By morning, with the beer faded, and the foot at full inflation, I knew I had trouble. How nice it would have been if he’d been there beside me to help with support, even if he couldn’t take away the pain and swelling. But he wasn’t there. No ignoring that, even as throbbing vanquished every other feeling (except for a little fear and a little loneliness).
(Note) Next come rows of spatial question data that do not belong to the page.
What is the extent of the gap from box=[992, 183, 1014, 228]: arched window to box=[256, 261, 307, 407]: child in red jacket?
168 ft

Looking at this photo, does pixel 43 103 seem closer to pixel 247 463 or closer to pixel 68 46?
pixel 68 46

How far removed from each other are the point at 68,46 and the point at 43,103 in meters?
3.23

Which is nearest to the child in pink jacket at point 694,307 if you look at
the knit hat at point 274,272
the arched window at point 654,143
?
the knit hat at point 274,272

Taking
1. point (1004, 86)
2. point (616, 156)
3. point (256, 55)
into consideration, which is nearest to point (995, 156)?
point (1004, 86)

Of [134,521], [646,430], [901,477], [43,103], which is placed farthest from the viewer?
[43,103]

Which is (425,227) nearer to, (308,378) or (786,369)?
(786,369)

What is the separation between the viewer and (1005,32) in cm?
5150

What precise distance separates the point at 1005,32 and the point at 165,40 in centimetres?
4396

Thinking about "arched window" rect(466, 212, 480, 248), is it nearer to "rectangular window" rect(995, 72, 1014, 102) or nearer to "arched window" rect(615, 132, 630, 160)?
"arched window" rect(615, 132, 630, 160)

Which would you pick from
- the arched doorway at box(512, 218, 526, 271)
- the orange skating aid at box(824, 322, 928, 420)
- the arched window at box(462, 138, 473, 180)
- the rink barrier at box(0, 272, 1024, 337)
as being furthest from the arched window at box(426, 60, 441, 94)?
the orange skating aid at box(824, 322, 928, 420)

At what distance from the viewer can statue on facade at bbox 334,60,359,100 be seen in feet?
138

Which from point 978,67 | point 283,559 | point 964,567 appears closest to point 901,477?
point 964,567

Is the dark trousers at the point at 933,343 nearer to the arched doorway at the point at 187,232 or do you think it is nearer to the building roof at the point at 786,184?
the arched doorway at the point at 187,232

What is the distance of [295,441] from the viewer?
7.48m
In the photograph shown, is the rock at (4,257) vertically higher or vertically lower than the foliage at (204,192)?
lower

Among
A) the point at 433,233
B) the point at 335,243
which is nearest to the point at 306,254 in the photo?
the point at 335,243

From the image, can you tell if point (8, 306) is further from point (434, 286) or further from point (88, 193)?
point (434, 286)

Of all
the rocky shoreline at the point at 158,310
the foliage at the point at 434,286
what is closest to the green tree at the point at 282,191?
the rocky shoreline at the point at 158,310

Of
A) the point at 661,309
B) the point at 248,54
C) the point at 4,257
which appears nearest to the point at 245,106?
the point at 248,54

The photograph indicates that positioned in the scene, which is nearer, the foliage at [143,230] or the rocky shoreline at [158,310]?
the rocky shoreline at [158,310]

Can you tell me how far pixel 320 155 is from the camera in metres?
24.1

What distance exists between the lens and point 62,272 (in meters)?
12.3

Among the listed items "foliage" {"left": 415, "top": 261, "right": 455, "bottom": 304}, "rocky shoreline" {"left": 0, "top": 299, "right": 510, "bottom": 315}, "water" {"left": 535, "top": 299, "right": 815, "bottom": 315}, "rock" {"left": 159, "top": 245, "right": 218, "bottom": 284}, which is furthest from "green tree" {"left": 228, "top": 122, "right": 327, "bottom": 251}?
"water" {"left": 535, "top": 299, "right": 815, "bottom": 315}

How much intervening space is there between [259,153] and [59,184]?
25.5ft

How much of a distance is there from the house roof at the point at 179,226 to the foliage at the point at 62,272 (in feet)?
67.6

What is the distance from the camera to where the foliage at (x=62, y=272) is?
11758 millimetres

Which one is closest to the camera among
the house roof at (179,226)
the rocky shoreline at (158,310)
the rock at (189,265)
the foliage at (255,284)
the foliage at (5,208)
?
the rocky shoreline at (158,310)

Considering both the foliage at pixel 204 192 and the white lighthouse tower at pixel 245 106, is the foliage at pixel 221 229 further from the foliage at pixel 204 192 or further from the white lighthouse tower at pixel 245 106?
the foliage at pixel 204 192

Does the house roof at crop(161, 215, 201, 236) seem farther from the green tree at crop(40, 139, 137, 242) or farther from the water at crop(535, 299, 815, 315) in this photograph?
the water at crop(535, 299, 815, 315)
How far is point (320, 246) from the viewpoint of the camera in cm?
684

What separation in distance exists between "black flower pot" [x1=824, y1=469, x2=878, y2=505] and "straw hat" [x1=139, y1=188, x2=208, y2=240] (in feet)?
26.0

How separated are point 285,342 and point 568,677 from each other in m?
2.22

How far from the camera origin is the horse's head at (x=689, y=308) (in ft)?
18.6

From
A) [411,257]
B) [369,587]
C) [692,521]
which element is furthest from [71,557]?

I couldn’t wear a shoe, of course, not on my monstrous foot – not with the pain. At least it was sandal season, so I supposed I’d somehow manage to get where I needed to go, get there alone. The irony wasn’t lost on me, when I thought of my place in the four-way relationship we were all in, that I didn’t have a leg – or now literally, a foot – to stand on.
It wasn’t as though I could take any delight from the thought that he might leave wife and child for me. What an awful thing that would be, and how hardly likely to leave me unscathed, even if I never had to face them and their pain directly. I’d know the pain was there, and it would pain me, at least a little bit, knowing it. But I also knew that my own pain was there – in the heart, not just the foot – and that it was likely to go on, get worse, as long as I continued dreaming that there might somehow be a “we” in our story – and that pained me more than just a bit.
If I’d had more courage, I’d have broken with him – vowed to, anyway. But heart-courage deserted me when I needed it, even as the splendor of Summer Sundays turned into Monday morning pain.
Knowing how to end stories is where the art comes in. We can all begin them; that’s easy. But making sense of them at the end, how hard that is. I was not good at that end-sense. Of course I didn’t end it with him, not for many nights to come. And even then, I wasn’t the one who did it.
One Sunday night in September, as he buttoned his shirt, getting himself together for the trip south (the trip home), he said he wouldn’t be coming back. He didn’t say why, and I didn’t ask. Why didn’t matter. It wouldn’t ease the heart pain, just as the shot of something that Monday morning hadn’t eased the foot pain. The swelling had gone down eventually, and that pain had diminished on it’s own. Now it was only a memory (though a terrible one, it’s true). I supposed (I hoped) the heart pain would diminish too, in time.
I remembered the drive to the lake, the hot sun, the line of hair going down from his naval to his trunks, and I was grateful to have the memories, even though I remembered the fierce bee pain too. Something about “no pain, no gain” from a sadistic high school coach came back to me. I’d felt the pain then, though I wondered if there’d been real gain. Now I felt the pain again, as I watched him leave – watched the hippy chestnut hair, the slim waist, the butt I loved to touch, go through the door. I’d remember the smile, the glistening water of the lake, the joy of slipping my hand up into the trunks. And I’d remember that first-night simpatico, and all the glorious journeys after. Perhaps that would be enough, eventually, to make it all worth the sting. I trusted it would. Eventually.